◆ The task: Working through the data below, reproduce word for word the line with "O Impacto é tão Forte (Single)" and every line after it, both ends included, and omit the pictures.

◆ Records from a data source:
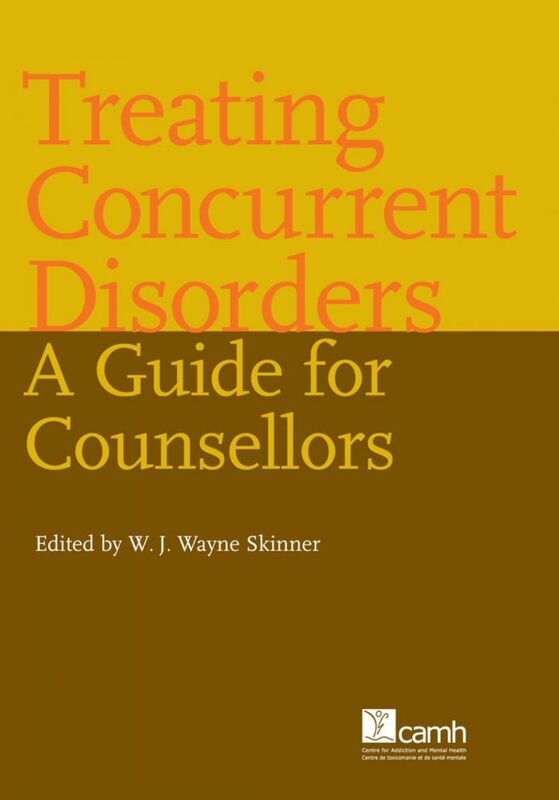 Treating Concurrent Disorders A Guide for Counsellors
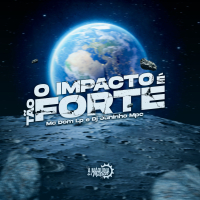 O Impacto é tão Forte (Single)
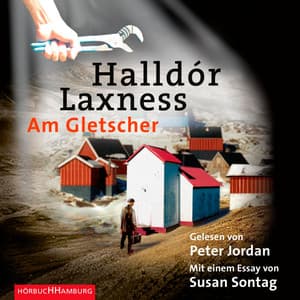 Am Gletscher - Halldór Laxness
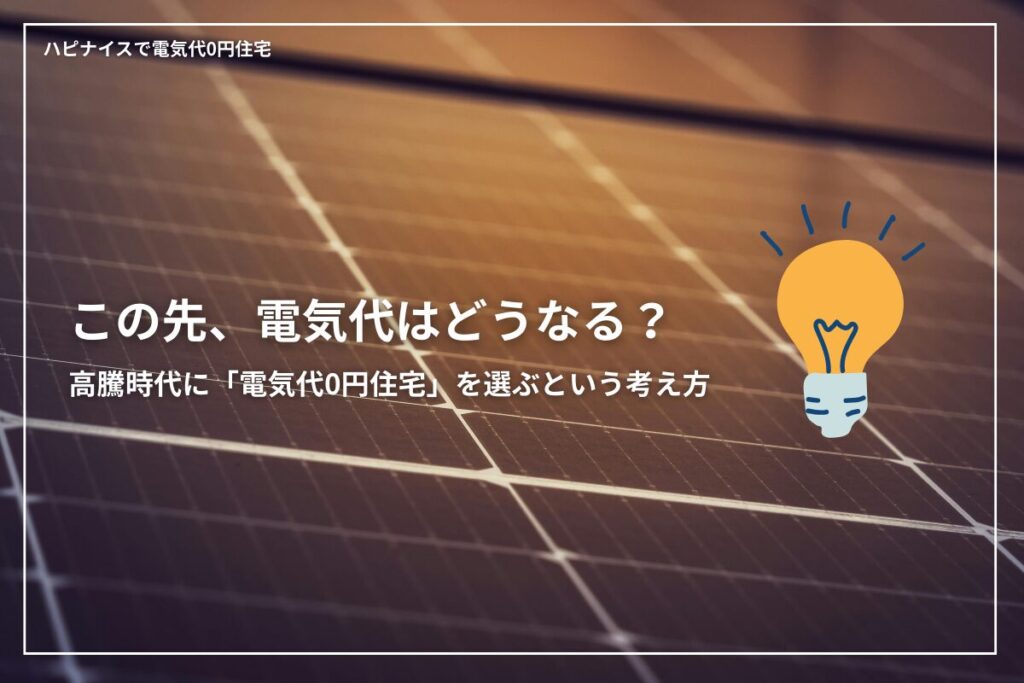 この先、電気代はどうなる?高騰時代に「電気代0円住宅」を選ぶという考え方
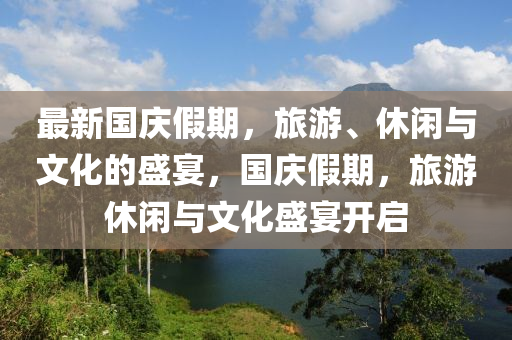 最新国庆假期，旅游、休闲与文化的盛宴，国庆假期，旅游休闲与文化盛宴开启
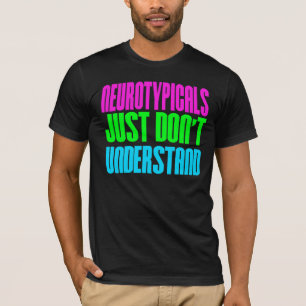 Neurotypische stoffen gewoon niet begrijpen t-shirt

◆ Expected answer:
 O Impacto é tão Forte (Single)
 Am Gletscher - Halldór Laxness
 この先、電気代はどうなる?高騰時代に「電気代0円住宅」を選ぶという考え方
 最新国庆假期，旅游、休闲与文化的盛宴，国庆假期，旅游休闲与文化盛宴开启
 Neurotypische stoffen gewoon niet begrijpen t-shirt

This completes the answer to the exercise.